Exercise passage -
%%

From A Land of Verse and Snow: An interview with Phillip Andrew Bennett Low

Based in Minnesota, Phillip Andrew Bennett Low is a Chinese-American playwright, poet, mime, theatre critic, and libertarian activist. Among his claims to fame is as the founder of the touring theatre troupe Maximum Verbosity, and as co-founder and Chair of the Rockstar Storytellers, a group of bestselling local spoken-word artists.

In 2017, he helped convene the first Speculative Poetry Slam at CONvergence, Minnesota’s largest science fiction convention, and recently presented at the SFPA 40th Annivesary Kickoff Reading in Minneapolis. He has published a book of political humor, Indecision Now! A Libertarian Rage. He is a founding member of Not So Silent Planet, the nation’s longest-running Speculative Literature Slam. We caught up with him to discuss his art and next directions.

How did you get started as a writer?

%%

Exercise instructions - Can you reproduce the part of the Phillip Andrew Bennett Low interview that begins at the words "In 2017, he" and stops after "and next directions."? None of the data is needed here.

Data provided -
%%

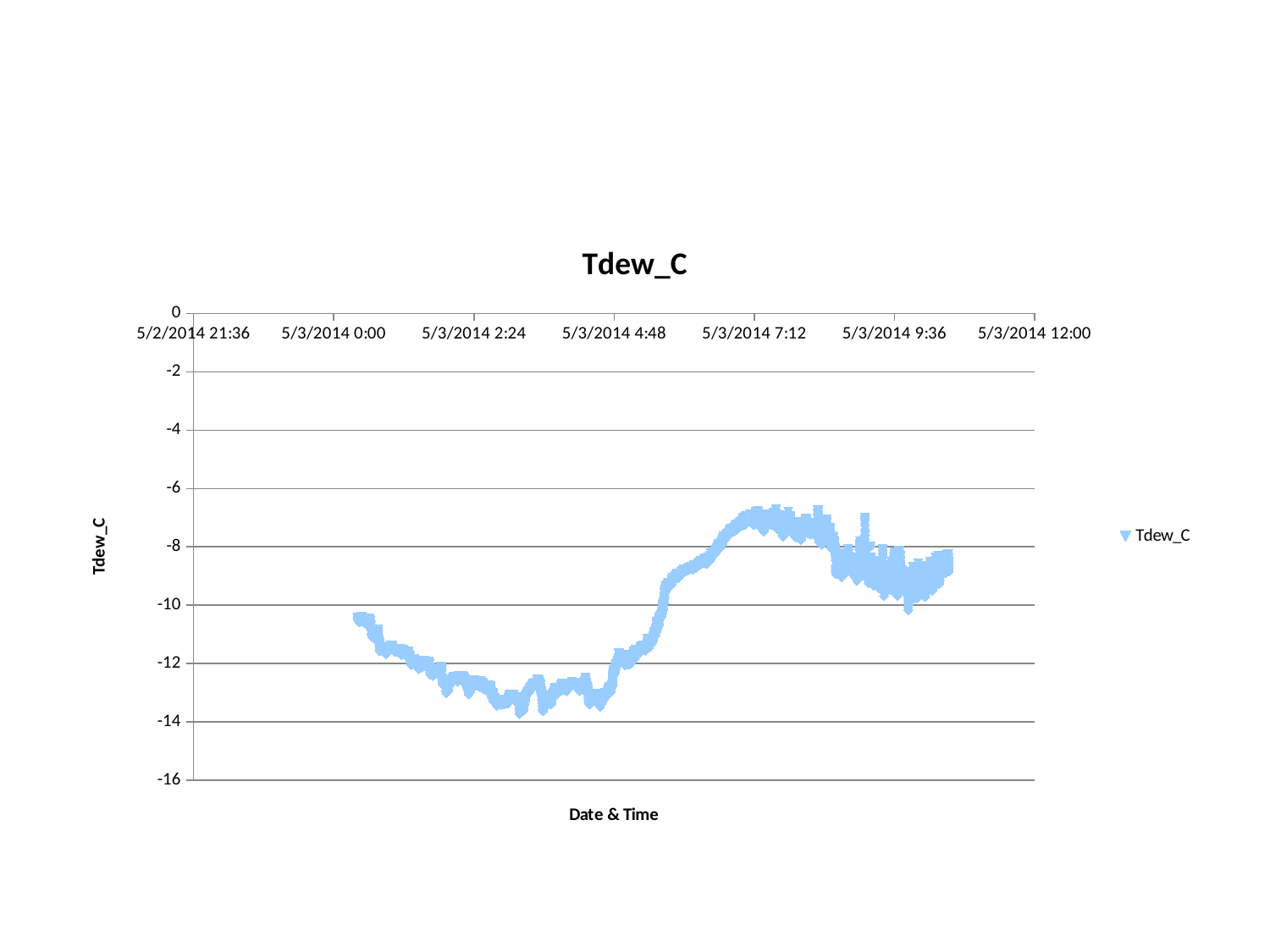
What is the label of the horizontal axis? Date & Time Do the Tdew_C values rise or fall between 5/3/2014 2:24 and 5/3/2014 7:12? rise Do the Tdew_C values rise or fall between 5/3/2014 7:12 and 5/3/2014 9:36? fall What is the title of the chart? Tdew_C What kind of chart is shown on the slide? scatter chart Is the Tdew_C value at 5/3/2014 0:00 greater or less than -10? less Is the Tdew_C value higher at 5/3/2014 0:00 or at 5/3/2014 2:24? 5/3/2014 0:00 Is the Tdew_C value higher at 5/3/2014 7:12 or at 5/3/2014 2:24? 5/3/2014 7:12 Is the Tdew_C value at 5/3/2014 7:12 greater or less than -8? greater Is the Tdew_C value at 5/3/2014 9:36 greater or less than -10? greater How many series does the legend list? 1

%%

Exercise response -
In 2017, he helped convene the first Speculative Poetry Slam at CONvergence, Minnesota’s largest science fiction convention, and recently presented at the SFPA 40th Annivesary Kickoff Reading in Minneapolis. He has published a book of political humor, Indecision Now! A Libertarian Rage. He is a founding member of Not So Silent Planet, the nation’s longest-running Speculative Literature Slam. We caught up with him to discuss his art and next directions.